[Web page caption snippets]
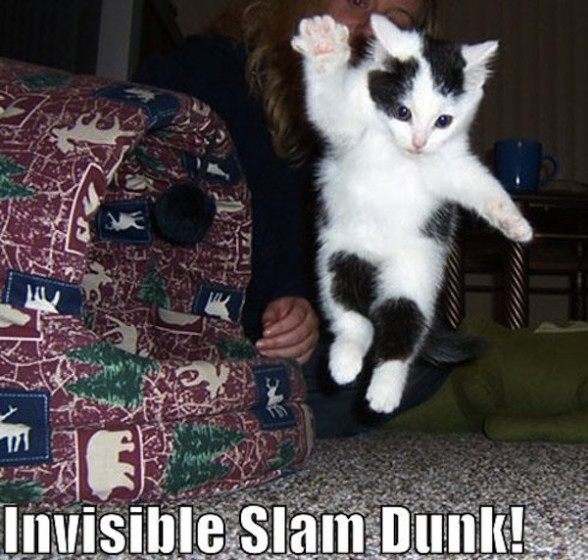 http://cdn.toxel.ro/img/contents/funny-pictures-kitten-does-an-invisible-slam-dunk-588x560.jpg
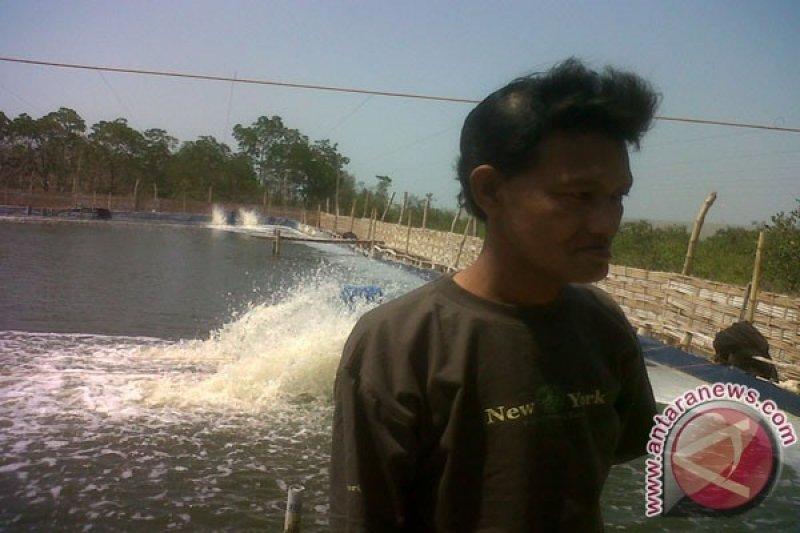 Petambak Lampung Timur beralih kembangkan udang vanamei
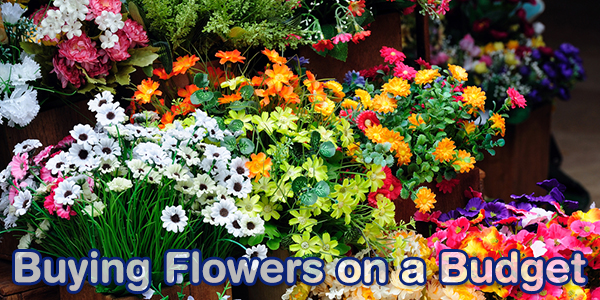 Buying Flowers on a Budget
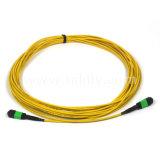 12 cordon de connexion de la fibre optique LSZH de sortance des faisceaux Om3 MPO LC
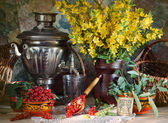 Rural still life with yellow flowers and red currant — Stock Photo
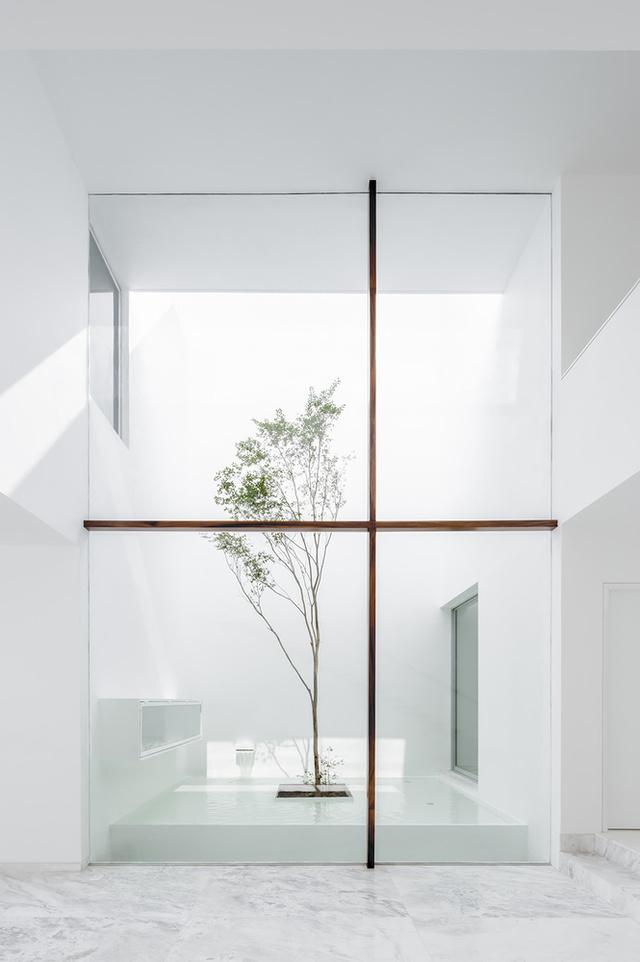 A mexikói házat tervező Abraham Cora Paredes építésziroda szerint az általuk használt formák és nyitott terek nem zavarnak bele a házban élők privát szférájába, ellenben lehetővé teszik, hogy az egész házat átjárja a fény és a levegő. – írja az archdaily.com a 2015-ben készült hófehér villáról.
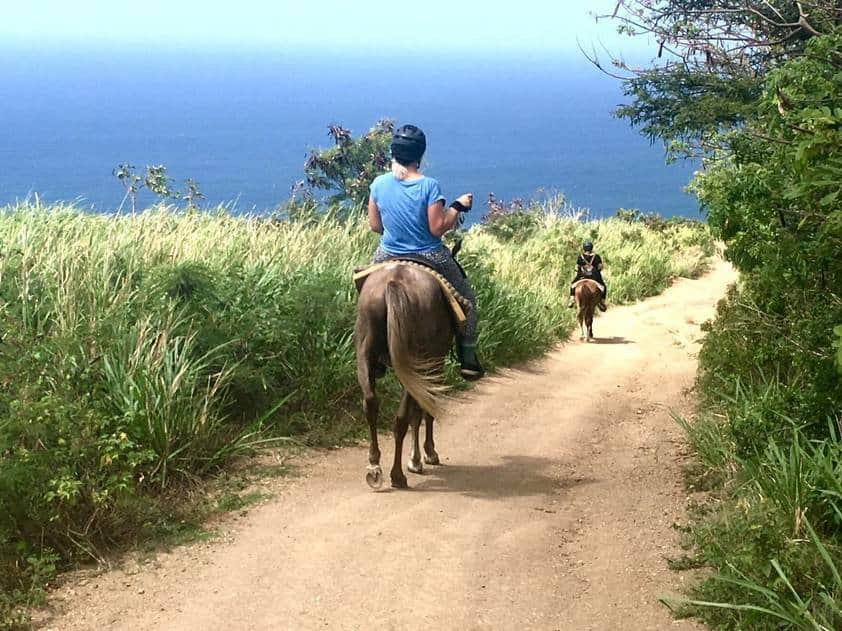 Island Adventures in St Kitts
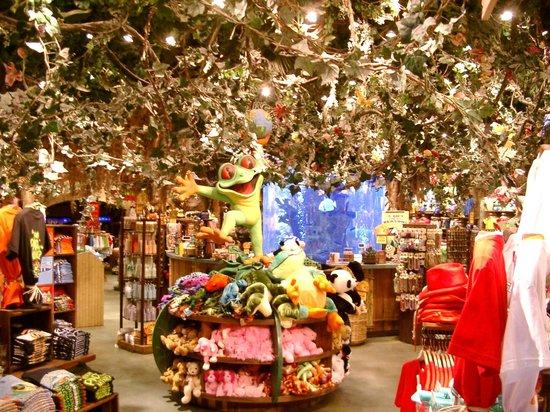 Rainforest Cafe Arizona Mills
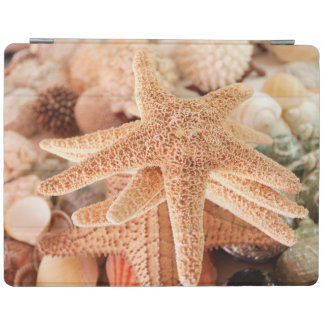 Dried sea stars sold as souvenirs 2 iPad cover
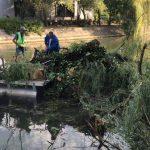Ce fac angajaţii primăriei în timpul liber? Curăţă mizeria lăsată de cei care nu s-au obişnuit cu coşurile de gunoi
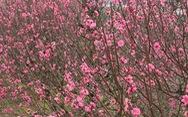 Hoa đào rơi trong gió nhưng lòng tôi đã ấm lại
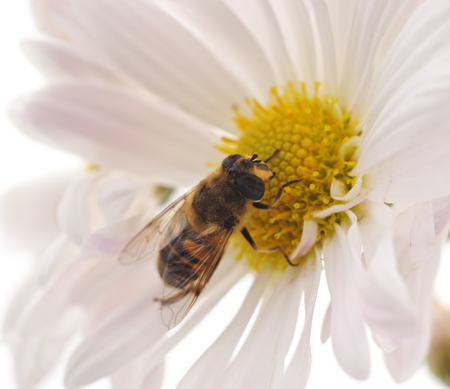 Bee on chamomile isolated on a white background.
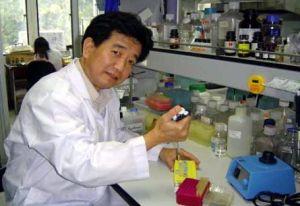 วิจัยกินเห็ดหลินจือแดงรักษาโรคความดันโลหิตสูง ลดไขมันอุดตันในเส้นเลือด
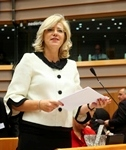 Plenary session in Brussels - week 46 2014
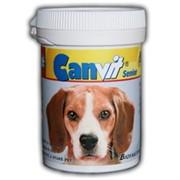 Канвит сеньор (витаминно-минеральная добавка) 80гр.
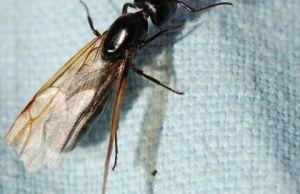 hormiga con alas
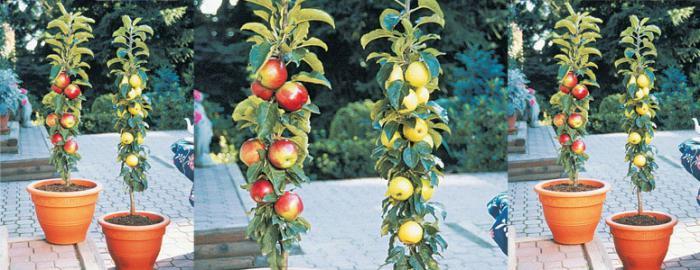 Колоновидные яблони (сорта)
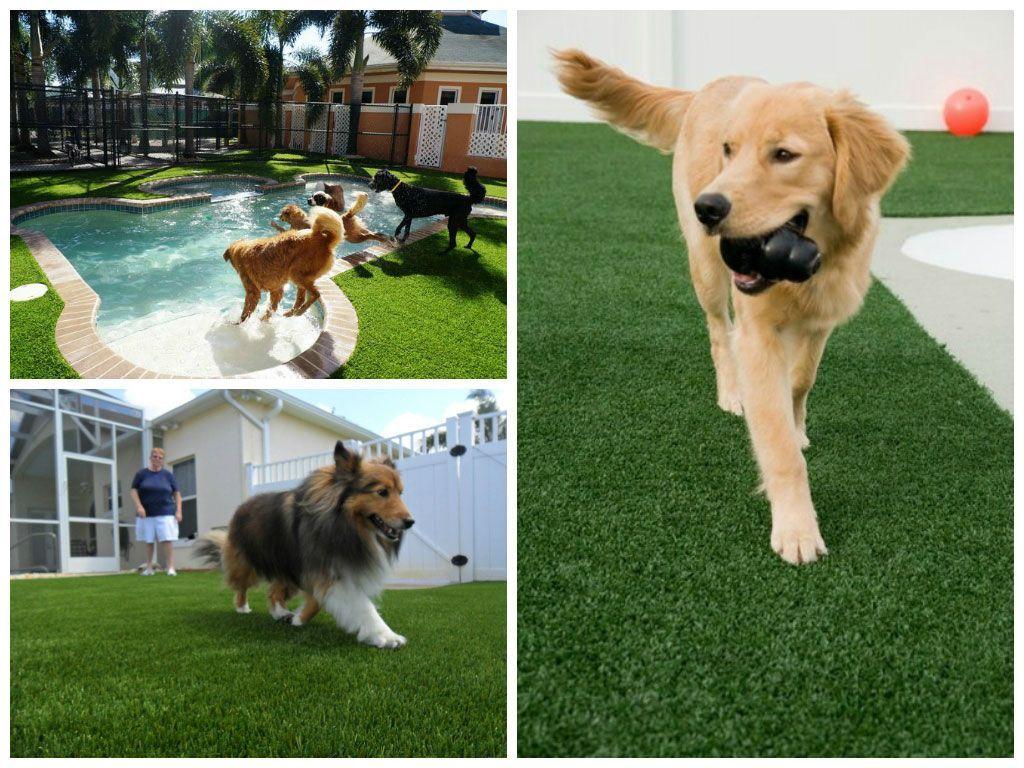 gazon artificiel chien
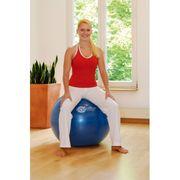 Sissel Ballon d'exercice 65 cm Bleu SIS-160.063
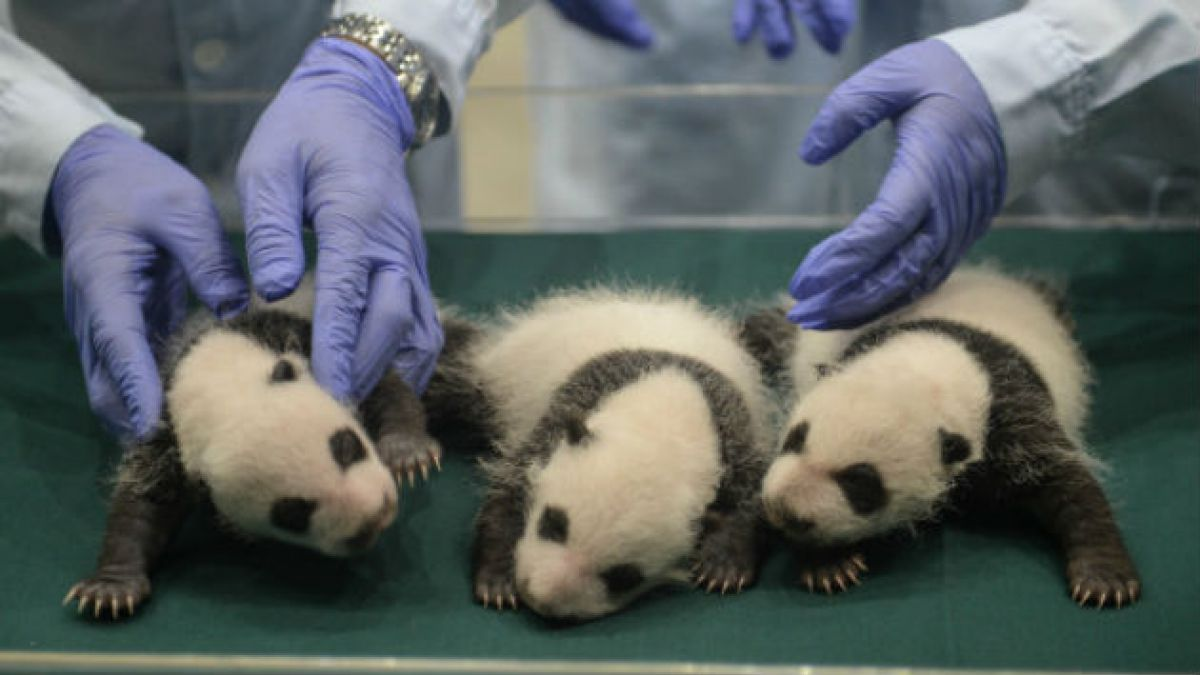 Así lucen los trillizos de oso panda gigante que nacieron hace un mes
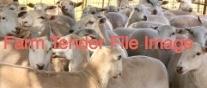 Ewe Lambs ( 2017Drop ) x 200 Head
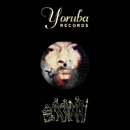 Camera Shy Remixes/Osunlade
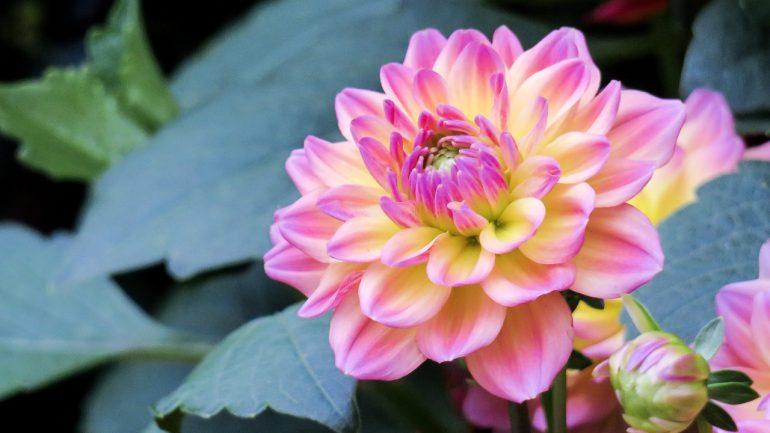Ako správne strihať kvety? Tu je postup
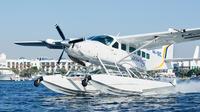 seaplane-tour-to-ras-al-khaimah-from-dubai-with-private-mountain-in-dubai-374909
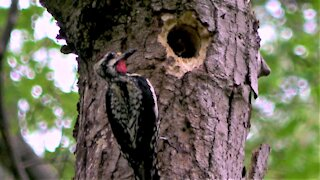 Baby woodpeckers demand food from their hard-working dad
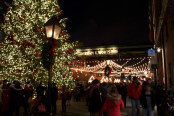 Holiday Lights: Distillery District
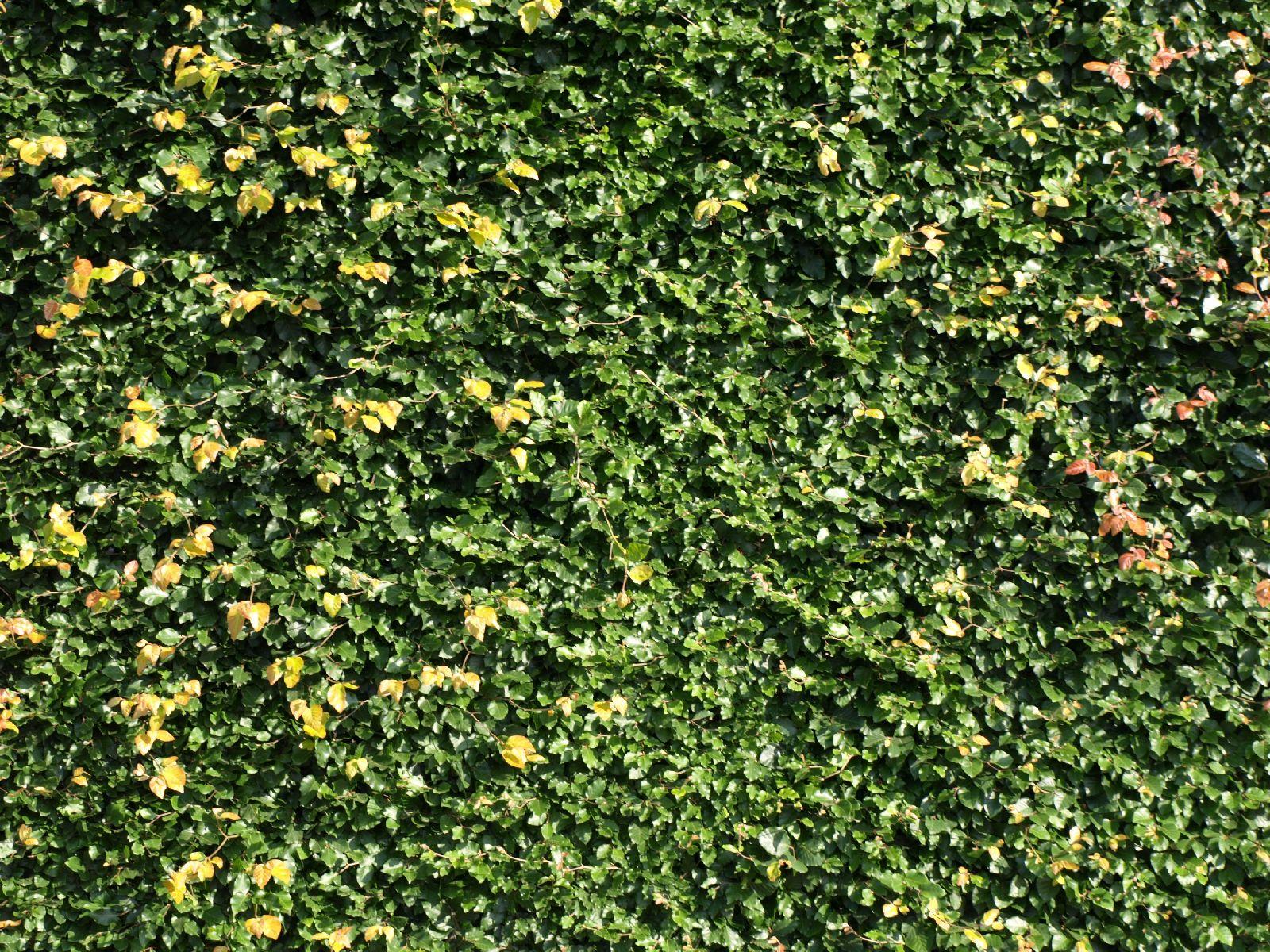 Pflanzen-Hecken-Foto_Textur_B_P6153419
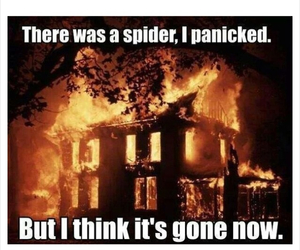 funny, fire, and lol image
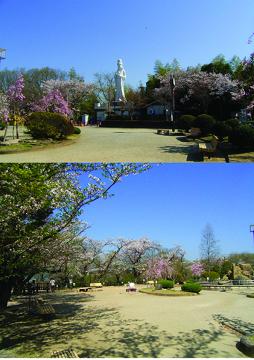 虎渓山永保寺から春をお届けします。_f0073301_17131232.jpg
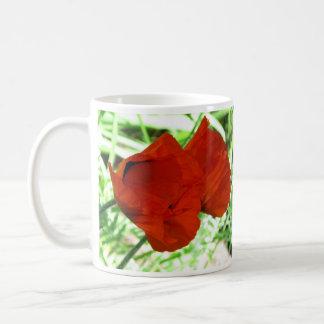 Two Oriental Poppies Coffee Mug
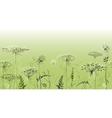 Herbal seamless border vector image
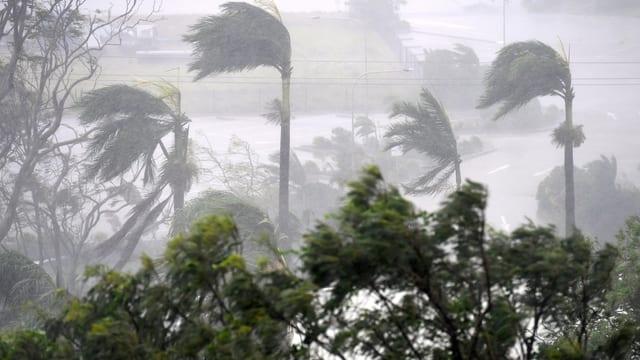 Regen peischt in Australien über vom Wind gekrümmte Palmen.
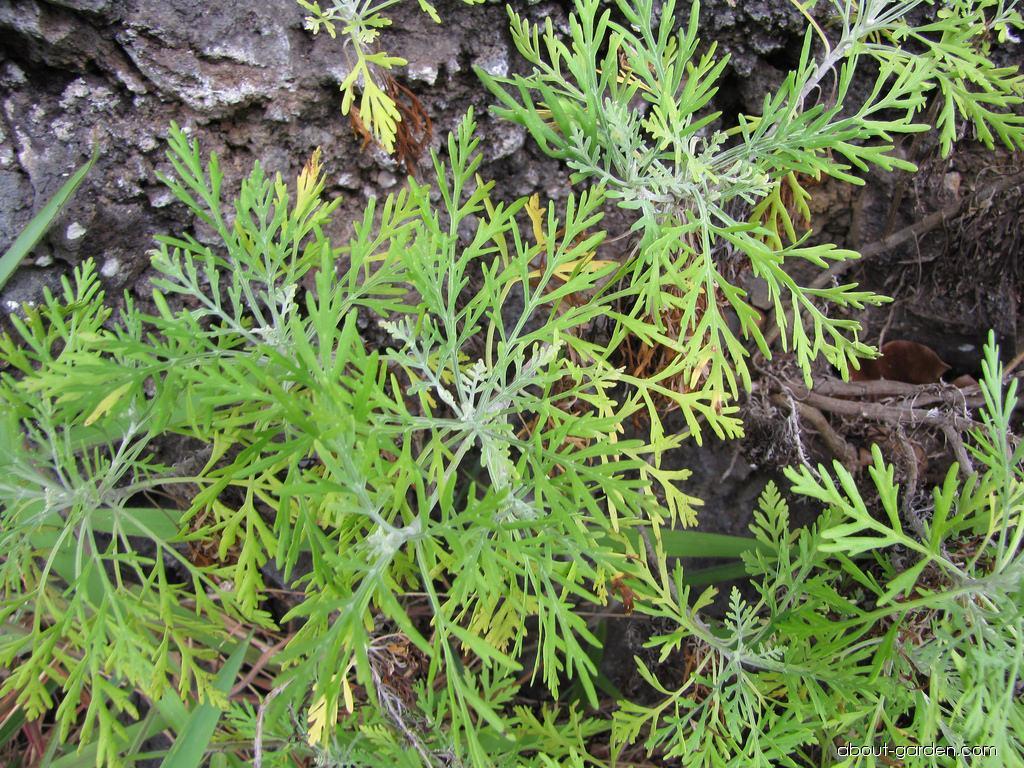 Oahu Wormwood - leaves (Artemisia australis)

What you are asked to do: Give the entries above again in full and exactly, but not the pictures.

Task answer:
 http://cdn.toxel.ro/img/contents/funny-pictures-kitten-does-an-invisible-slam-dunk-588x560.jpg
 Petambak Lampung Timur beralih kembangkan udang vanamei
 Buying Flowers on a Budget
 12 cordon de connexion de la fibre optique LSZH de sortance des faisceaux Om3 MPO LC
 Rural still life with yellow flowers and red currant — Stock Photo
 A mexikói házat tervező Abraham Cora Paredes építésziroda szerint az általuk használt formák és nyitott terek nem zavarnak bele a házban élők privát szférájába, ellenben lehetővé teszik, hogy az egész házat átjárja a fény és a levegő. – írja az archdaily.com a 2015-ben készült hófehér villáról.
 Island Adventures in St Kitts
 Rainforest Cafe Arizona Mills
 Dried sea stars sold as souvenirs 2 iPad cover
Ce fac angajaţii primăriei în timpul liber? Curăţă mizeria lăsată de cei care nu s-au obişnuit cu coşurile de gunoi
 Hoa đào rơi trong gió nhưng lòng tôi đã ấm lại
 Bee on chamomile isolated on a white background.
 วิจัยกินเห็ดหลินจือแดงรักษาโรคความดันโลหิตสูง ลดไขมันอุดตันในเส้นเลือด
 Plenary session in Brussels - week 46 2014
 Канвит сеньор (витаминно-минеральная добавка) 80гр.
 hormiga con alas
 Колоновидные яблони (сорта)
 gazon artificiel chien
 Sissel Ballon d'exercice 65 cm Bleu SIS-160.063
 Así lucen los trillizos de oso panda gigante que nacieron hace un mes
 Ewe Lambs ( 2017Drop ) x 200 Head
 Camera Shy Remixes/Osunlade
Ako správne strihať kvety? Tu je postup
 seaplane-tour-to-ras-al-khaimah-from-dubai-with-private-mountain-in-dubai-374909
 Baby woodpeckers demand food from their hard-working dad
 Holiday Lights: Distillery District
 Pflanzen-Hecken-Foto_Textur_B_P6153419
 funny, fire, and lol image
 虎渓山永保寺から春をお届けします。_f0073301_17131232.jpg
 Two Oriental Poppies Coffee Mug
 Herbal seamless border vector image
 Regen peischt in Australien über vom Wind gekrümmte Palmen.
 Oahu Wormwood - leaves (Artemisia australis)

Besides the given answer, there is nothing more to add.